Stories the decades past are brought to the stage in this triptych of new writing
There are three plays in this portmanteau evening, telling stories drawn from the area of North-west London in which the Kiln theatre is based. Two are absolute diamonds, perfection evocations of life and love; one is a fascinating exploration of a famous historical event. All are absolutely engrossing.
Three excellent playwrights – Moira Buffini, Roy Williams and Suhayla El-Bushra – have provided pieces that are skilfully staged by two directors, Taio Lawson and Susie McKenna. Sadeysa Greenaway-Bailey has designed a semi-permanent set, with a distant block of flats, and dominant red phone box, where the action fluidly moves from the '60s to 1976, and through three different communities whose migration into Brent give the area its diverse history.

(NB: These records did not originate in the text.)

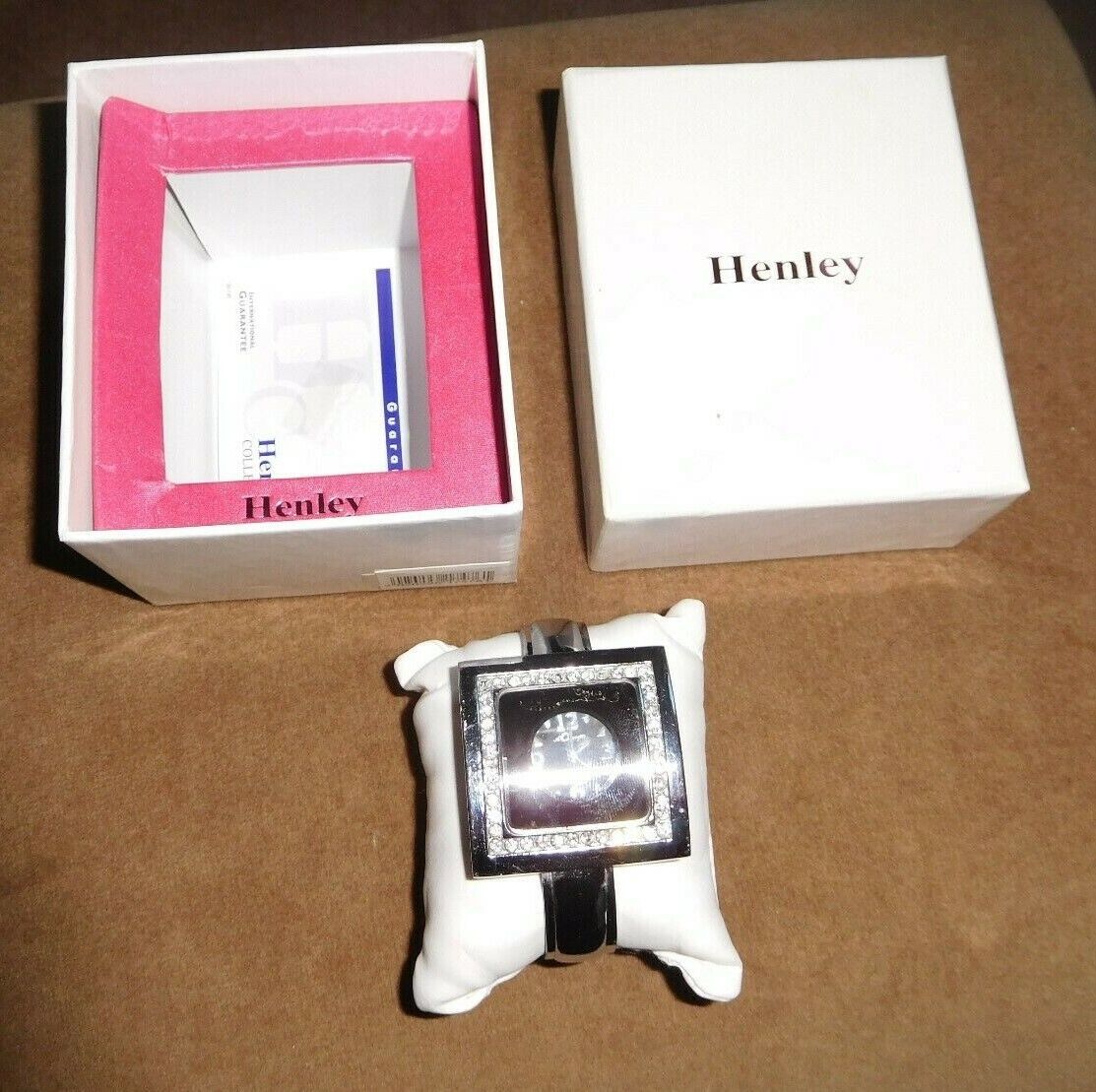 Henleys Ladies Watch In Box With Pillow & Manual Needs Battery Replace Bangle  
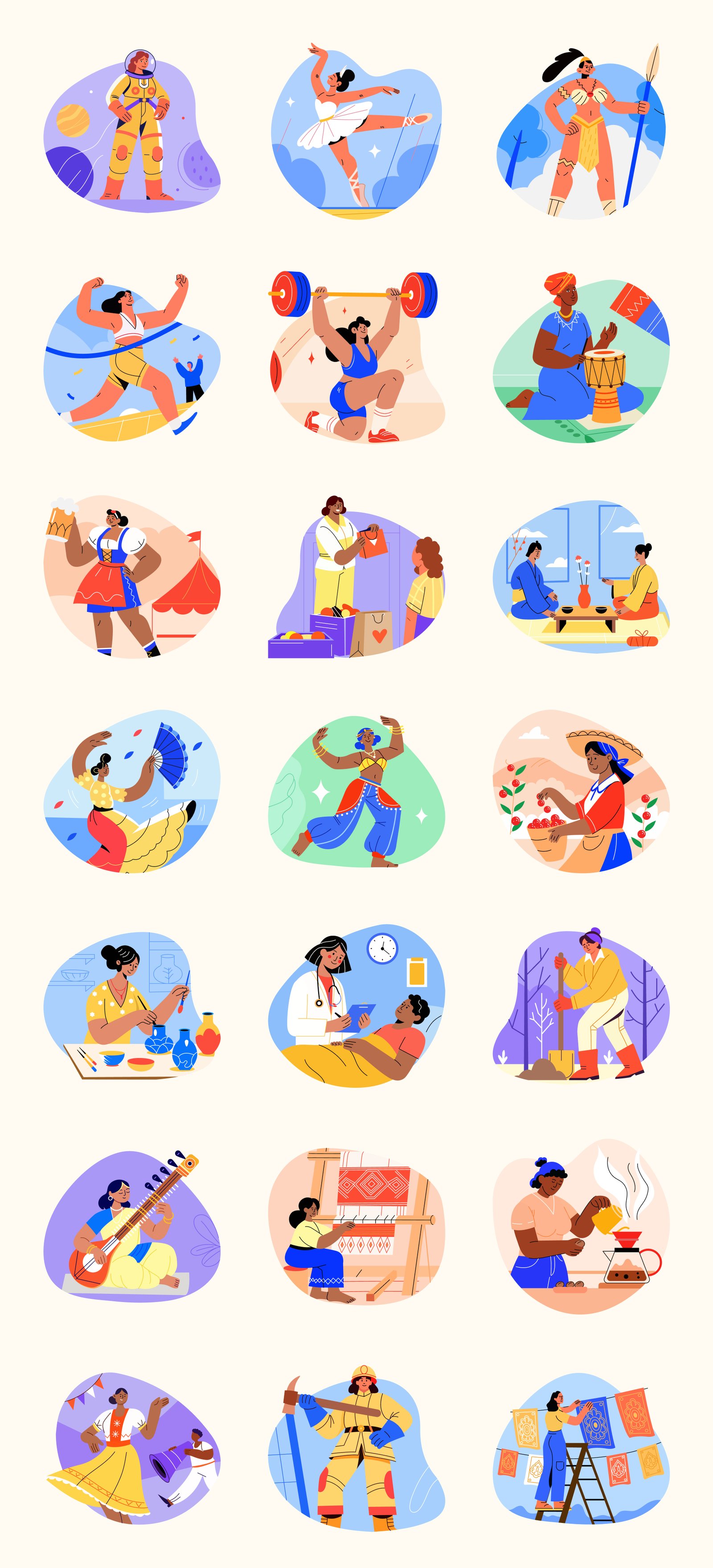women ethnicities flat icons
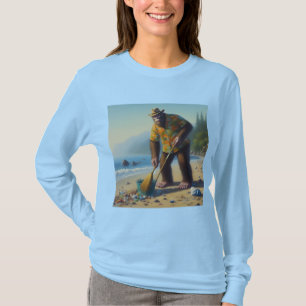 Bigfoot Cleaning the Beach T-Shirt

All are further linked by a rich soundscape by Ben and Max Ringham and by a sense that music – and dance – can often penetrate the heart of relationships in way in which words never can. Each play contains a musical sequence, and the action is linked by recorded music, creating a thread of emotion that binds the disparate elements together.
Buffini's Dance Floor makes this theme explicit. It's set in an Irish dance hall in Cricklewood in the 1960s, where a naïve young Irish girl Aoife is trying to impress the older Katie (Aoife McMahon) with her mopping skills after a ceilidh the night before. "You can do the Gents first and get them out of the way, or build up your mental armour. Find your own order – but go in there fully fortified," Katie advises, in one of many sharp, humorous lines.
In a sensitive performance from Claire Keenan, Aoife is both innocent and bold, desperate for a job and in the grip of a crisis which has driven her from Ireland. A ring lost and then later reclaimed by the roistering Sean (Emmet Byrne) provides one element of the plot; Katie's relationship with her mixed raced daughter Veronica (Harmony Rose Bremner), a girl with the chance of the education she never had, adds another layer. You feel you could watch these characters, beautifully inhabited by all the performers, for hours but brevity lends the piece poetry.
Williams also compresses a huge amount of emotion and story into a tiny space. Inspired by the history of the label Trojan Records, his Life of Riley takes the form of an encounter between Riley, a reggae guitarist who counts the best days of his life the ones where he accompanied Bob Marley, with his long-lost daughter Paulette who lives with her white mother in Amersham and hasn't had a relationship with her father since he left the family home when she was three.
The writing delicately captures her terrible feelings of abandonment and loss, her longing to make contact, to make sense of her life. With her arms folded, face full of agony, gestures awkward and ungainly, Bremner registers every beat of Paulette's difficulties in reaching out to her father, whom Chris Tummings imbues with his own brand of sorrow and defiance. Their dialogue is both funny and touching, and their encounter is tinged with hope as well as revealing chasms of despair.
Another theme that gently unites the evening is the promises and failures of education for children from a migrant background. The final play, El-Bushra's Waking, Walking which focuses on an East African Asian family caught up in the 1976 strike at the film processing plant Grunwick, opens with the daughter Meera and her Irish friend Niamh failing to do their homework because they are too busy dancing to punk.
The play struggles slightly to contain its many thoughts as well as properly describe the importance of the strike, but it does beautifully convey the many pressures on its heroine Anjali (superb Natasha Jayetileke) as she struggles to obey her husband, support her family and follow her own heart. Like all the plays, which were inspired by an oral history project, it takes life and makes it into a drama, shining a light on different stories which for all their specificity also reveal universal truths.